= Required task =
Beginning with the line where "What item of" appears, retype every remaining line of the data below, both the first and last included.

— Begin —

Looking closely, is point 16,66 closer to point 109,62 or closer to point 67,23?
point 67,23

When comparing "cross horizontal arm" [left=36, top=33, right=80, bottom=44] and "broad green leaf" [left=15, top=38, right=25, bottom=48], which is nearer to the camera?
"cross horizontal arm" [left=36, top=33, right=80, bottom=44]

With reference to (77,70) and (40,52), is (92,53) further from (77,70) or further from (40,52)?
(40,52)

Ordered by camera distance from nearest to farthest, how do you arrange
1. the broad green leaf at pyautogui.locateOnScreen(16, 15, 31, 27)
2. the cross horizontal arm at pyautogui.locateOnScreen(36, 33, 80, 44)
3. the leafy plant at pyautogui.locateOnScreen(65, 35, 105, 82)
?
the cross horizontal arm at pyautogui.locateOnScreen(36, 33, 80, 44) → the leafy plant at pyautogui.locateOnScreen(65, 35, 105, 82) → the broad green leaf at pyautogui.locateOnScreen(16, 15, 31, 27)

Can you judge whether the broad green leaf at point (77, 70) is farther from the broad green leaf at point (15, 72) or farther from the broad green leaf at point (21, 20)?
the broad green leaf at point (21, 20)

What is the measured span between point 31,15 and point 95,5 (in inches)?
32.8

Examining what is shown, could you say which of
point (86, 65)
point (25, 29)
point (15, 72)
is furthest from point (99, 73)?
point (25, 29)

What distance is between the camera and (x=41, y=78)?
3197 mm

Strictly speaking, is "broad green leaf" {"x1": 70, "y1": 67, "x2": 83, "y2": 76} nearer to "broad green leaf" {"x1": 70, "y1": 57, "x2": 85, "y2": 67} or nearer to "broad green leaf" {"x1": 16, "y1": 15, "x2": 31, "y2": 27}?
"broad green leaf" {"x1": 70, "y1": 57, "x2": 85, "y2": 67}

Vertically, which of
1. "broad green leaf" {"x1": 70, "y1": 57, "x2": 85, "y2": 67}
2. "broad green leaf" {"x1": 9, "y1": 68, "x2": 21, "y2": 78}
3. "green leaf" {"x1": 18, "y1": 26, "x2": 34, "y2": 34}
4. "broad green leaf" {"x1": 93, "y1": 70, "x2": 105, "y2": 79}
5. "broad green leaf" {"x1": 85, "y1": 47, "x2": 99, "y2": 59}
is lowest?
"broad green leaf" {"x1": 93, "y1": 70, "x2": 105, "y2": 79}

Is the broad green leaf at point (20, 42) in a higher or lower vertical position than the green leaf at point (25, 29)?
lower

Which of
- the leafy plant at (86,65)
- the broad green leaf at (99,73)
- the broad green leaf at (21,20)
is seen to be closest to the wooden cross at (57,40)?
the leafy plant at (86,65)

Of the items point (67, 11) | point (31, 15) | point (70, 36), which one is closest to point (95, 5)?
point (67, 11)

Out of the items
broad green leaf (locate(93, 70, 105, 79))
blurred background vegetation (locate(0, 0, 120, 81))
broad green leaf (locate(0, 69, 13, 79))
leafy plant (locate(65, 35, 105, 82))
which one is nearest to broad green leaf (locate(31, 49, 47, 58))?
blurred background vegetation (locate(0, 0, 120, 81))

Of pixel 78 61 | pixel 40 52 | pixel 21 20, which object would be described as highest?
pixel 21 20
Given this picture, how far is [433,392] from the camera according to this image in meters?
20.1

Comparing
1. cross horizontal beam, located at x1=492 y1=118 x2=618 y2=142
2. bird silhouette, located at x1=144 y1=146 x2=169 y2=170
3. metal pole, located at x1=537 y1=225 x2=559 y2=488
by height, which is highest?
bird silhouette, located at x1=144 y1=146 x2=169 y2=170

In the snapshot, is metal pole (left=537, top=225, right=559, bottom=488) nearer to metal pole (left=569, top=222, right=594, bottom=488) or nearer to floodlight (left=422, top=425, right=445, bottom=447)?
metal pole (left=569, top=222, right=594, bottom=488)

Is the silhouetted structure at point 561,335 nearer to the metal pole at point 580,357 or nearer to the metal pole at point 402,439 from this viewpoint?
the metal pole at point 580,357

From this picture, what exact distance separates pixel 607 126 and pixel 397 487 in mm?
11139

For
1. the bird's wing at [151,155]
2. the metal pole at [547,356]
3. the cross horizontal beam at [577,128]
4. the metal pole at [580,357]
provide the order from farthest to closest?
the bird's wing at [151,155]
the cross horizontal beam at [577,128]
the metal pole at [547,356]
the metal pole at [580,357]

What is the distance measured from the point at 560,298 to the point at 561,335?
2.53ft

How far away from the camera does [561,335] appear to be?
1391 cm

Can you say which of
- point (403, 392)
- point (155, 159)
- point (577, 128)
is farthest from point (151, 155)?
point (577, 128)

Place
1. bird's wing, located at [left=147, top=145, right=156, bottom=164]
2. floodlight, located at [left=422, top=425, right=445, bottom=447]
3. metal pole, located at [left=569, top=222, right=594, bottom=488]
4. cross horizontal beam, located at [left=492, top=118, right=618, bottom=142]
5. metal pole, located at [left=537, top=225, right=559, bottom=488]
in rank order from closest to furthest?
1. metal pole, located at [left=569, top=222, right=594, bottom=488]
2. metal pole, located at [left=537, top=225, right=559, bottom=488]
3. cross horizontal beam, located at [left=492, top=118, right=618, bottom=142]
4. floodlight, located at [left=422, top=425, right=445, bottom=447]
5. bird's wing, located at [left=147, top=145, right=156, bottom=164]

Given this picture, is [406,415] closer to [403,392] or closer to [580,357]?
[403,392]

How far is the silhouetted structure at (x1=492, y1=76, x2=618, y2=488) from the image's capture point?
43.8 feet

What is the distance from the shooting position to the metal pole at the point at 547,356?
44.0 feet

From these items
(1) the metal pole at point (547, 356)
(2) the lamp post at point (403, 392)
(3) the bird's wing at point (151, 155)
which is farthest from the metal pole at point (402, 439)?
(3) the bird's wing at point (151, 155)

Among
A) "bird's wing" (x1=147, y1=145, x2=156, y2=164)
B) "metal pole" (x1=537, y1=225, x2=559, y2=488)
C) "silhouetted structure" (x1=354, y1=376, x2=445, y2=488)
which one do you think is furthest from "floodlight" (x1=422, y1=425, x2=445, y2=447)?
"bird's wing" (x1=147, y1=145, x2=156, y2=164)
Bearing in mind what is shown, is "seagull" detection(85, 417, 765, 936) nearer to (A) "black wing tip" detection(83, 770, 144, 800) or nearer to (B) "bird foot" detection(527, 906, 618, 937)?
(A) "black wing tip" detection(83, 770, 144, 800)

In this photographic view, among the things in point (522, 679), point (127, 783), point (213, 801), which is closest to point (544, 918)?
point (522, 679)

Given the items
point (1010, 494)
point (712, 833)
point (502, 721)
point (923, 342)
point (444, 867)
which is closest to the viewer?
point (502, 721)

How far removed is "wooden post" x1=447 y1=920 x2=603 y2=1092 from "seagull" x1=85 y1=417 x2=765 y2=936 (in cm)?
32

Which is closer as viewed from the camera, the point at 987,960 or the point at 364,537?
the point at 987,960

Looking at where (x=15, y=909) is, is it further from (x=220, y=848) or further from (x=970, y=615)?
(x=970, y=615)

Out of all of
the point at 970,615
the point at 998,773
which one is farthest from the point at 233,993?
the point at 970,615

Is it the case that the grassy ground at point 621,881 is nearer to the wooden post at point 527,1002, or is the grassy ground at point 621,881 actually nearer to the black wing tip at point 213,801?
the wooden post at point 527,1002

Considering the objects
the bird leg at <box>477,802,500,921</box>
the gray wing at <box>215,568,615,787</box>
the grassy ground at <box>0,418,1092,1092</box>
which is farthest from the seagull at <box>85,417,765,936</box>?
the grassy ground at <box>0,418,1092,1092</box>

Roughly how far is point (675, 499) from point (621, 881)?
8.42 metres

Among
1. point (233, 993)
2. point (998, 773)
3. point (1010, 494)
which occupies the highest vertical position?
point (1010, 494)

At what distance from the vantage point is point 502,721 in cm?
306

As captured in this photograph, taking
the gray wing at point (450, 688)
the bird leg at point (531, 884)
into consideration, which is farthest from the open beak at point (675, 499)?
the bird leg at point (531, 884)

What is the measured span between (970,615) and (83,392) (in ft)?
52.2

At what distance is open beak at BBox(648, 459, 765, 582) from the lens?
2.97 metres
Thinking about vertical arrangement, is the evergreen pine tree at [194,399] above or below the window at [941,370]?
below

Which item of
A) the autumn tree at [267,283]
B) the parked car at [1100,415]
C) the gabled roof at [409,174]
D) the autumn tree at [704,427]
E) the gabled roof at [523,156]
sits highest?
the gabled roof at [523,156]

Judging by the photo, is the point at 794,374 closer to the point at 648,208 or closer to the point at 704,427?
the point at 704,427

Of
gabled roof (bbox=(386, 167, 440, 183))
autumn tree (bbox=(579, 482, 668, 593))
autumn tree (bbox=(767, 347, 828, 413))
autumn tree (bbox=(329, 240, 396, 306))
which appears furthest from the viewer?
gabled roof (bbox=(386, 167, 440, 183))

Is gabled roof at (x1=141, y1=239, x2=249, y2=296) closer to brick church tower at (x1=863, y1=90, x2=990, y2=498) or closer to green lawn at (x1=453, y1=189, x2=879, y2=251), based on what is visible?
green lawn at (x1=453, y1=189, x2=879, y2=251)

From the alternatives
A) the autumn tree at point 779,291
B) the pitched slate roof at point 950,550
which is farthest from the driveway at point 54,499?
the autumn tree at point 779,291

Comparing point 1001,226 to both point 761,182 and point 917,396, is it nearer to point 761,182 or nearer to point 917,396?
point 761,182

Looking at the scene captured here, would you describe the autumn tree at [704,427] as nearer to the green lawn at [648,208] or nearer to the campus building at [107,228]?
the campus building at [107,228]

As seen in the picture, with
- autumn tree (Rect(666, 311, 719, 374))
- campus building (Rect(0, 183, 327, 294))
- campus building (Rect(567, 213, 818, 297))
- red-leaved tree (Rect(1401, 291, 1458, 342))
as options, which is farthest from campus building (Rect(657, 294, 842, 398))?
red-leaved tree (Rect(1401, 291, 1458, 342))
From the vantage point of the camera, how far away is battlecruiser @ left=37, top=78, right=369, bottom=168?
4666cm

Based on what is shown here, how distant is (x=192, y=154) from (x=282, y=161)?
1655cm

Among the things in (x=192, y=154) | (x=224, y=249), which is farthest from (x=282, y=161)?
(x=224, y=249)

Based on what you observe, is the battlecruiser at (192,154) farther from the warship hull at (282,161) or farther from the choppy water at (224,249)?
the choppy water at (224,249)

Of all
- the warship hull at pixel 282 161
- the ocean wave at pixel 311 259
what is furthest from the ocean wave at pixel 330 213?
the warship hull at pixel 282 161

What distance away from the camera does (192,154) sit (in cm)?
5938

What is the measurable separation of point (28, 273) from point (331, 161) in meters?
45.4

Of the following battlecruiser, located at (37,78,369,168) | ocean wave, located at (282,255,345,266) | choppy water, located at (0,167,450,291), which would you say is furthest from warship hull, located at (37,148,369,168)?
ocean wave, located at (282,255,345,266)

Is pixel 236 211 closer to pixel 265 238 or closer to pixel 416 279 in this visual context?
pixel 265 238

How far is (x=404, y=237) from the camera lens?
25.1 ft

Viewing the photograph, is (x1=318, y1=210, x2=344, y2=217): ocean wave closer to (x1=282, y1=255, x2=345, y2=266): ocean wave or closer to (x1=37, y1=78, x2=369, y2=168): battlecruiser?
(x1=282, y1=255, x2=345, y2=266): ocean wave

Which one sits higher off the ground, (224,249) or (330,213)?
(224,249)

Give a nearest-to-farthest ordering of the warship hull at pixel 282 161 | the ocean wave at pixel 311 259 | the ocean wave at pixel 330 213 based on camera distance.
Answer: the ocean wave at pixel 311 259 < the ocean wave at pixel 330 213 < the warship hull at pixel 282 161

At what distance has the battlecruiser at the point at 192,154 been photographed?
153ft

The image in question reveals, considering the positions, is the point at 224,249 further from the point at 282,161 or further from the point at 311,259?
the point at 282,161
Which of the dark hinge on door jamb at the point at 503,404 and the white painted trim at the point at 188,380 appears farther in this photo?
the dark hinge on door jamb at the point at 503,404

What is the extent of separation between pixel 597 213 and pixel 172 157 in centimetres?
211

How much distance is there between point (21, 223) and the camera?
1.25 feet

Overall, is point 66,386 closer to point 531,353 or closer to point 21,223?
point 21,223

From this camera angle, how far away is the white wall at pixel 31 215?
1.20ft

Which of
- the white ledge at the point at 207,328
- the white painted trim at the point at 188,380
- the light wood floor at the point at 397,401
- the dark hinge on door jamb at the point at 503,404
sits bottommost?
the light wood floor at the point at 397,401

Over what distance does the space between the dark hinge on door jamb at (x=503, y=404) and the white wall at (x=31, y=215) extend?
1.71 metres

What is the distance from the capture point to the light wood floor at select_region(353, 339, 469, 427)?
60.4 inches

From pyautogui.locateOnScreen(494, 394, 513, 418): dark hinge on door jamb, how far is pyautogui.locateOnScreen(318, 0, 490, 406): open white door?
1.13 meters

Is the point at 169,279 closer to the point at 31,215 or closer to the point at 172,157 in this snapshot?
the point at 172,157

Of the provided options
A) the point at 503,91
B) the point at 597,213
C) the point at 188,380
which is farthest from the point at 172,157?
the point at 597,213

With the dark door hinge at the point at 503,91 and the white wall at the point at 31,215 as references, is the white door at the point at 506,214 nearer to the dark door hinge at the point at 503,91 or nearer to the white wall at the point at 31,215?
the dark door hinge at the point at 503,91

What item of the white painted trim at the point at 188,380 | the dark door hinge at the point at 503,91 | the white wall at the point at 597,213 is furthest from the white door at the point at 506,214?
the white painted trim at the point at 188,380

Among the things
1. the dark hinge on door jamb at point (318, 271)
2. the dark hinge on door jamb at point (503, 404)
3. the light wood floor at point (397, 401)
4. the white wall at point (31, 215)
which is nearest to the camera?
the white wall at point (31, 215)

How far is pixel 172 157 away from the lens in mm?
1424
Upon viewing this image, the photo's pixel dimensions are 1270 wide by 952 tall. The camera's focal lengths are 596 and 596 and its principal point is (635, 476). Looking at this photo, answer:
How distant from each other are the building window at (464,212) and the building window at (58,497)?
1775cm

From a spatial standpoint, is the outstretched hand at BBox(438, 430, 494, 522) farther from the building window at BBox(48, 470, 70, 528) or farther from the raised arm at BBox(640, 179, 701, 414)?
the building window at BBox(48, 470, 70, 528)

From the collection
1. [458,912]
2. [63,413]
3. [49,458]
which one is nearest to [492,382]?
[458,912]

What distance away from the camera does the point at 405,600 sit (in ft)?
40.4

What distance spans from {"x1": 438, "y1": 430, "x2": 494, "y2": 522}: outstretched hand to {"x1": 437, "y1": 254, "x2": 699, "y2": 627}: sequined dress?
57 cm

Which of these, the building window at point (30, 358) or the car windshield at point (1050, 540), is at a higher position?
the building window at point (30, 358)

— End —

= The output =
What item of the white painted trim at the point at 188,380 | the dark door hinge at the point at 503,91 | the white wall at the point at 597,213 is furthest from the white door at the point at 506,214?
the white painted trim at the point at 188,380

Among the things
1. the dark hinge on door jamb at point (318, 271)
2. the dark hinge on door jamb at point (503, 404)
3. the light wood floor at point (397, 401)
4. the white wall at point (31, 215)
which is nearest to the camera?
the white wall at point (31, 215)

How far is pixel 172 157 away from the lens in mm?
1424
Upon viewing this image, the photo's pixel dimensions are 1270 wide by 952 tall. The camera's focal lengths are 596 and 596 and its principal point is (635, 476). Looking at this photo, answer:
How distant from each other are the building window at (464,212) and the building window at (58,497)?
1775cm

From a spatial standpoint, is the outstretched hand at BBox(438, 430, 494, 522) farther from the building window at BBox(48, 470, 70, 528) or farther from the raised arm at BBox(640, 179, 701, 414)?
the building window at BBox(48, 470, 70, 528)

From the collection
1. [458,912]
2. [63,413]
3. [49,458]
which one is nearest to [492,382]?
[458,912]

What distance away from the camera does the point at 405,600 sit (in ft)?
40.4

What distance spans from {"x1": 438, "y1": 430, "x2": 494, "y2": 522}: outstretched hand to {"x1": 437, "y1": 254, "x2": 699, "y2": 627}: sequined dress?
57 cm

Which of these, the building window at point (30, 358) or the car windshield at point (1050, 540), is at a higher position?
the building window at point (30, 358)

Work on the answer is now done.